_Text for analysis_
# Cleaning the engine bay - what products?



## evoke (Oct 6, 2007)

I want to give the engine bay of my car a quick clean. Many years ago I covered all the electrical bits with cling film and sprayed engine degreaser everywhere and then hosed it all down - whilst the engine was running.

I don't really want to risk that with a modern car that's full of electronics. The engine bay is quite clean already but I want to make it super clean.

What kind of detailing products would work well on the rubber, plastic and metal parts in the engine bay without causing any risk to any component?

Is it just a case of wiping everything I can see with diluted APC?


----------



## kingswood (Jun 23, 2016)

i did that the other day then just used megs tire gel to give it a spruce - think its in the orchard sample thread

think the aerospace 303 comes recommended too


----------



## Soul boy 68 (Sep 8, 2013)

One thing id recommend is cover all sensitive parts with kitchen foil as it moulds itself around the said parts and it's also waterproof.

_Information provided_
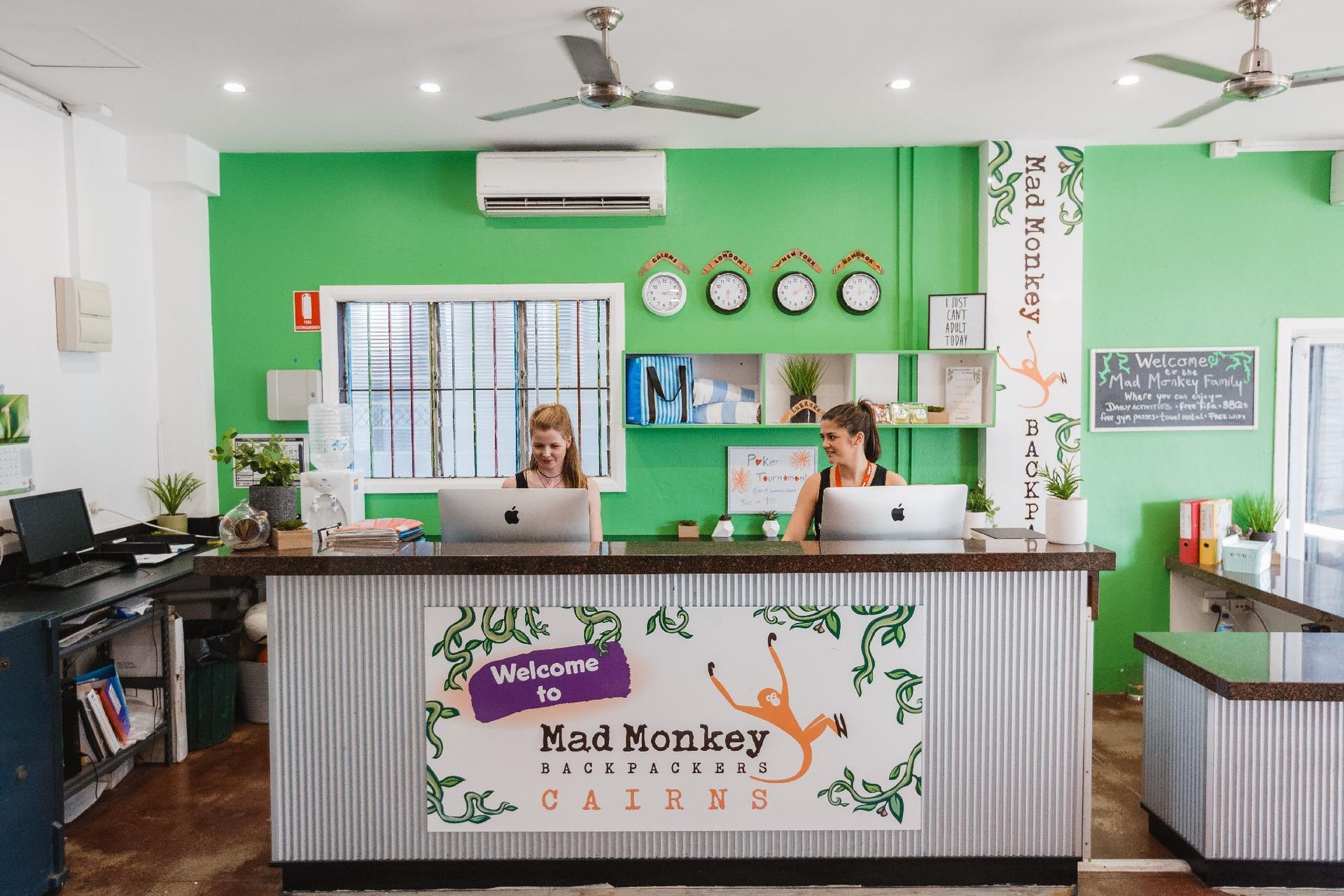 RECEPTION & WEEKLY RATES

_What to work on_
a - Rewrite everything in the engine bay thread from "I want to give" down to "engine was running.", switching "cling film" to "plastic wrap".
b - In the engine bay thread, what does Soul boy 68 suggest covering sensitive parts with?

_Results of the tasks_
a -
I want to give the engine bay of my car a quick clean. Many years ago I covered all the electrical bits with plastic wrap and sprayed engine degreaser everywhere and then hosed it all down - whilst the engine was running.

b - Kitchen foil.